Record excerpts:

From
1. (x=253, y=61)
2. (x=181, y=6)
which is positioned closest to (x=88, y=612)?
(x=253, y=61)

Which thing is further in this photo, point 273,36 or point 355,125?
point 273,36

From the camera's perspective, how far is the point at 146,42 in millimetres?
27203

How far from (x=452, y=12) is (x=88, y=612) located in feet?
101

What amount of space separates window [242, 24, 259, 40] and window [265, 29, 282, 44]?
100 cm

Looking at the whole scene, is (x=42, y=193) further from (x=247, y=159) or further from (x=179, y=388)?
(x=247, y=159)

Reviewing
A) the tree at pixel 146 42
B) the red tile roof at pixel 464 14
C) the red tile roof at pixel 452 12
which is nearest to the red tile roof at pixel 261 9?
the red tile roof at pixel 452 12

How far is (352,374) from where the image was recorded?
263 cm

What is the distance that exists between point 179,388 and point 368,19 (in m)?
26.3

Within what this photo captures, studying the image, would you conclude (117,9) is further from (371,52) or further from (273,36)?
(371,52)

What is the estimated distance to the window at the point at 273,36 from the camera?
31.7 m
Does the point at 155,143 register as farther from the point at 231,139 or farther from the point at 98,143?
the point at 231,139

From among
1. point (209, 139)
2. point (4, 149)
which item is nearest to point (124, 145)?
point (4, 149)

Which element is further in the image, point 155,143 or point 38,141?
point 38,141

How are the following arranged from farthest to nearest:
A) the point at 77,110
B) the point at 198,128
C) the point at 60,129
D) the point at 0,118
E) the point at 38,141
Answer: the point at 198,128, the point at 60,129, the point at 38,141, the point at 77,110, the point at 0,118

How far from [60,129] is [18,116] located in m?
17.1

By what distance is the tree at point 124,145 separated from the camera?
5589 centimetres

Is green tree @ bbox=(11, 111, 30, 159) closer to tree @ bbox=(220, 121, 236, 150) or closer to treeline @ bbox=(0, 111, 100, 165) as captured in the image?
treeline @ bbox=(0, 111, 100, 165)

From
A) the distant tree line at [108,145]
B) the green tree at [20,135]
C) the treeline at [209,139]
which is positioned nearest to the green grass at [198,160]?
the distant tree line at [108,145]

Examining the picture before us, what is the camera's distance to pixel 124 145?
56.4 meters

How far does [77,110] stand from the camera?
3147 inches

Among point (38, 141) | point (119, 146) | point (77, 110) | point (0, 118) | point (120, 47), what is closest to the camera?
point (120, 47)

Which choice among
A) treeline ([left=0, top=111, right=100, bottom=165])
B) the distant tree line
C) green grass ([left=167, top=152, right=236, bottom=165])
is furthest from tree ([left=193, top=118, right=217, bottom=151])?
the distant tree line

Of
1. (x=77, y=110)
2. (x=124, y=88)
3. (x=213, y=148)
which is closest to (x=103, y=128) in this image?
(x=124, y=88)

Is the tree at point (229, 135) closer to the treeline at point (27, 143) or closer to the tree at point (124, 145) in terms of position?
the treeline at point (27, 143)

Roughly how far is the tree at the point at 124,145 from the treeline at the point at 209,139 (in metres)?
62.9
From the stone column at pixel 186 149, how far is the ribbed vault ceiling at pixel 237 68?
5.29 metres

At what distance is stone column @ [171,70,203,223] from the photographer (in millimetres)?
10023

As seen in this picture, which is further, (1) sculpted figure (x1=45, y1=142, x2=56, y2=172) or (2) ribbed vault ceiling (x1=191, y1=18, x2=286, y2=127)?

What needs to be done:
Give back the data above exactly as it appears.

Expected answer:
From
1. (x=253, y=61)
2. (x=181, y=6)
which is positioned closest to (x=88, y=612)?
(x=253, y=61)

Which thing is further in this photo, point 273,36 or point 355,125?
point 273,36

From the camera's perspective, how far is the point at 146,42 in millimetres?
27203

How far from (x=452, y=12) is (x=88, y=612) located in feet?
101

What amount of space separates window [242, 24, 259, 40] and window [265, 29, 282, 44]?
100 cm

Looking at the whole scene, is (x=42, y=193) further from (x=247, y=159) or further from (x=179, y=388)?
(x=247, y=159)

Reviewing
A) the tree at pixel 146 42
B) the red tile roof at pixel 464 14
C) the red tile roof at pixel 452 12
which is nearest to the red tile roof at pixel 261 9?
the red tile roof at pixel 452 12

How far is (352,374) from where the image was recorded?
263 cm

What is the distance that exists between point 179,388 and point 368,19 (in m)?
26.3

Within what this photo captures, studying the image, would you conclude (117,9) is further from (371,52) or further from (273,36)?
(371,52)

What is the estimated distance to the window at the point at 273,36 from the camera?
31.7 m
Does the point at 155,143 register as farther from the point at 231,139 or farther from the point at 98,143?
the point at 231,139

From among
1. point (209, 139)
2. point (4, 149)
which item is nearest to point (124, 145)?
point (4, 149)

Which element is further in the image, point 155,143 or point 38,141?
point 38,141

How are the following arranged from farthest to nearest:
A) the point at 77,110
B) the point at 198,128
C) the point at 60,129
D) the point at 0,118
E) the point at 38,141
Answer: the point at 198,128, the point at 60,129, the point at 38,141, the point at 77,110, the point at 0,118

How far from [60,129] is [18,116] located in m?
17.1

By what distance is the tree at point 124,145 separated from the camera?
5589 centimetres

Is green tree @ bbox=(11, 111, 30, 159) closer to tree @ bbox=(220, 121, 236, 150) or closer to treeline @ bbox=(0, 111, 100, 165) as captured in the image?
treeline @ bbox=(0, 111, 100, 165)

From
A) the distant tree line at [108,145]
B) the green tree at [20,135]
C) the treeline at [209,139]
which is positioned nearest to the green grass at [198,160]?
the distant tree line at [108,145]

Examining the picture before us, what is the camera's distance to pixel 124 145?
56.4 meters

How far does [77,110] stand from the camera?
3147 inches

Among point (38, 141) | point (119, 146) | point (77, 110) | point (0, 118) | point (120, 47), what is closest to the camera?
point (120, 47)

Which choice among
A) treeline ([left=0, top=111, right=100, bottom=165])
B) the distant tree line
C) green grass ([left=167, top=152, right=236, bottom=165])
is furthest from tree ([left=193, top=118, right=217, bottom=151])?
the distant tree line

Of
1. (x=77, y=110)
2. (x=124, y=88)
3. (x=213, y=148)
which is closest to (x=103, y=128) in this image?
(x=124, y=88)

Is the tree at point (229, 135) closer to the treeline at point (27, 143) or closer to the tree at point (124, 145) in terms of position?
the treeline at point (27, 143)

Roughly how far is the tree at the point at 124,145 from the treeline at the point at 209,139 (in metres)?
62.9
From the stone column at pixel 186 149, how far is the ribbed vault ceiling at pixel 237 68?
5.29 metres

At what distance is stone column @ [171,70,203,223] from the photographer (in millimetres)?
10023

As seen in this picture, which is further, (1) sculpted figure (x1=45, y1=142, x2=56, y2=172) or (2) ribbed vault ceiling (x1=191, y1=18, x2=286, y2=127)?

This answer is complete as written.